In reply, here is the more sober judgment of Israel Finkelstein:

Making straight forward connection between this site and the biblical tradition on the duel between David and Goliath takes archaeology back a century, to the days when archaeologists roamed the terrain with a Bible in one hand and a spade in the other. The story of David and Goliath is a complex one. There could have been an ancient memory on conflicts between Judah and Philistine Gath in this region and the story of the slaying of Goliath by a hero named David or Elhanan (2 Sam. 21:19) may be related to this ancient tradition.

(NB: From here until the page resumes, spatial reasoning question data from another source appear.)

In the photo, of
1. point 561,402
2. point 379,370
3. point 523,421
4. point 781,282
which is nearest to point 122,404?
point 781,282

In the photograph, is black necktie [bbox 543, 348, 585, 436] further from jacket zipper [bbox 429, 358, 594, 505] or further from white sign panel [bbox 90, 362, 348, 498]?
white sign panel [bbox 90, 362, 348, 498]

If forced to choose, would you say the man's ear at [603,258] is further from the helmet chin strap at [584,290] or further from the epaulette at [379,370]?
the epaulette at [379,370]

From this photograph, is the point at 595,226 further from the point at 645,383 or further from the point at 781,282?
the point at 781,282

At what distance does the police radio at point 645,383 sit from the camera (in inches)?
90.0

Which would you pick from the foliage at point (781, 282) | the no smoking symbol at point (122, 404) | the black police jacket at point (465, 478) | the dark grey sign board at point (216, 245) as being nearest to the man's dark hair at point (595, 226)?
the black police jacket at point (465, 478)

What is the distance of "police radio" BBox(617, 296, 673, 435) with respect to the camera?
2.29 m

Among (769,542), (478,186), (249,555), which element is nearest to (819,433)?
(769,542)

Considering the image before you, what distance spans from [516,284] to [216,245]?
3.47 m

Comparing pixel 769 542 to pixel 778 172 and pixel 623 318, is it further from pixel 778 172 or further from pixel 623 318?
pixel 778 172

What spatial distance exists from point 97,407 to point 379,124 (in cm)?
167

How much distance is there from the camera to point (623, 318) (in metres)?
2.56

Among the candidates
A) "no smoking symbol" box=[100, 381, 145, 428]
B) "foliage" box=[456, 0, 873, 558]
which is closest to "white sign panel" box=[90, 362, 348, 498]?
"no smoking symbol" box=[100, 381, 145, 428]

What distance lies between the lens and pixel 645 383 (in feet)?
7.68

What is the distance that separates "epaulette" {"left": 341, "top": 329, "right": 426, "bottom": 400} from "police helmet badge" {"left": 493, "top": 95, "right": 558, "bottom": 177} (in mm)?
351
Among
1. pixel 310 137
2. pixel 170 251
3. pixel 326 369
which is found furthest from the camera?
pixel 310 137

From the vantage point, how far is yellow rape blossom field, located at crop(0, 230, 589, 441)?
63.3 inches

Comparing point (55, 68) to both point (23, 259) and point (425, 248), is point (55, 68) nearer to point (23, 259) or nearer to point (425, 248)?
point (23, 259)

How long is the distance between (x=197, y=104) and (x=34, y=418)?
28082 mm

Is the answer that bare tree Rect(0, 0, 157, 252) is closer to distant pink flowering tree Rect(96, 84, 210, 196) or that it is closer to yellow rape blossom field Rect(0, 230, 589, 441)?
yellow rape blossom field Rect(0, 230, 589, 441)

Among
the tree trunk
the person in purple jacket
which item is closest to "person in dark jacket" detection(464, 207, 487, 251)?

But the text in 1 Samuel 17 is Deuteronomistic in its language, and it seems to depict Homeric influence. It is clear therefore that the story could not have been put in writing before the late 7th century BCE. More than anything else the story portrays the theological goals of the authors and the historical reality of the time of the authors – centuries after the high days of Khirbet Qeiyafa.

A final note on this issue: the eruption of the tradition biblical archaeology, characterized by a highly literal interpretation of the biblical text, should not come as a surprise. It is an unavoidable phase in the now two-centuries-long battle between the advocators of a critical history of ancient Israel and the supporters of a conservative approach that tells a basically biblically narrated history of ancient Israel in modern words. Following every high-tide of critical studies comes a “counter-revolution” of the conservative school.

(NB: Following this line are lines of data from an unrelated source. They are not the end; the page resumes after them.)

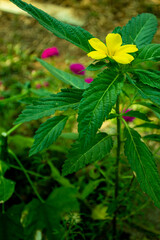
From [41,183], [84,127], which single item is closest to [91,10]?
[41,183]

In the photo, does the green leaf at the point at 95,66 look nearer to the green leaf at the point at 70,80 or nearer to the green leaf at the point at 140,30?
the green leaf at the point at 140,30

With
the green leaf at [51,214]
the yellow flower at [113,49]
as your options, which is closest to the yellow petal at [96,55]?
the yellow flower at [113,49]

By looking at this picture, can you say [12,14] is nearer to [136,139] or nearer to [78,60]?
[78,60]

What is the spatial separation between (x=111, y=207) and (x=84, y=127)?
1.41 ft

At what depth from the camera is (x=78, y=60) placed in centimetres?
238

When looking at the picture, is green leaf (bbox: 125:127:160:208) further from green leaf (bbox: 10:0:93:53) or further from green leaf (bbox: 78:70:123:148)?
green leaf (bbox: 10:0:93:53)

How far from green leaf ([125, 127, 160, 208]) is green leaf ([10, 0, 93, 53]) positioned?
1.02ft

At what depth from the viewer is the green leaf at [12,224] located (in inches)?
39.8

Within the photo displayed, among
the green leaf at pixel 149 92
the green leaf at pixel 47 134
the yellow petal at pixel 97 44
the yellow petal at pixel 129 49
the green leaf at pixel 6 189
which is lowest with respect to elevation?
the green leaf at pixel 6 189

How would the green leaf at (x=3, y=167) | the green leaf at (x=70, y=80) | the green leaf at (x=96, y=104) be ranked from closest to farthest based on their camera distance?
the green leaf at (x=96, y=104), the green leaf at (x=70, y=80), the green leaf at (x=3, y=167)

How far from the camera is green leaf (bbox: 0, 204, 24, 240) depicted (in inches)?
39.8

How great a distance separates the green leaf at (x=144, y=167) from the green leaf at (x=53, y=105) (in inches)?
8.1

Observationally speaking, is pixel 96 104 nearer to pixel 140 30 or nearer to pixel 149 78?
pixel 149 78

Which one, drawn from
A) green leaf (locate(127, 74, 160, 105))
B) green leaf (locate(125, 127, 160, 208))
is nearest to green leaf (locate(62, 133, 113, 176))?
green leaf (locate(125, 127, 160, 208))
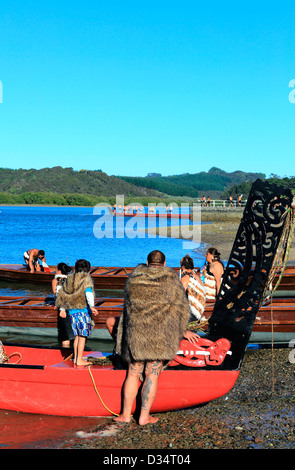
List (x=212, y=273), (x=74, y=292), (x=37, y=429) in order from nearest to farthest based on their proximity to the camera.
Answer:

– Israel Finkelstein, “A Great United Monarchy? Archaeological and Historical Perspectives.” Pages 3-28 in R.G. Kratz and H. Spieckermann, eds., One God – One Cult – One Nation: Archaeological and Biblical Perspectives (Berlin, 2010), pp. 18-19.

There have been some extraordinary claims for the significance of Khirbet Qeiyafa. But a little sensible reflection should lead us to conclude that the excavation of a tenth-century border city doesn’t really indicate that anything of historical value can be found in a story from half a millennium later about a Giant-slaying boy who later became king, let alone justify the conclusion that he reigned over a vast kingdom from Egypt to Babylon.

[A] fortified city doth not a kingdom make.

– Jonathan N. Tubb, “Editorial: Early Iron Age Judah in the light of Recent Discoveries at Khirbet Qeiyafa”, Palestine Exploration Quarterly 142.1 (2010): 1-2, p. 1.

Garfinkel may well be right but on the other hand he may well be making a suit out of a button.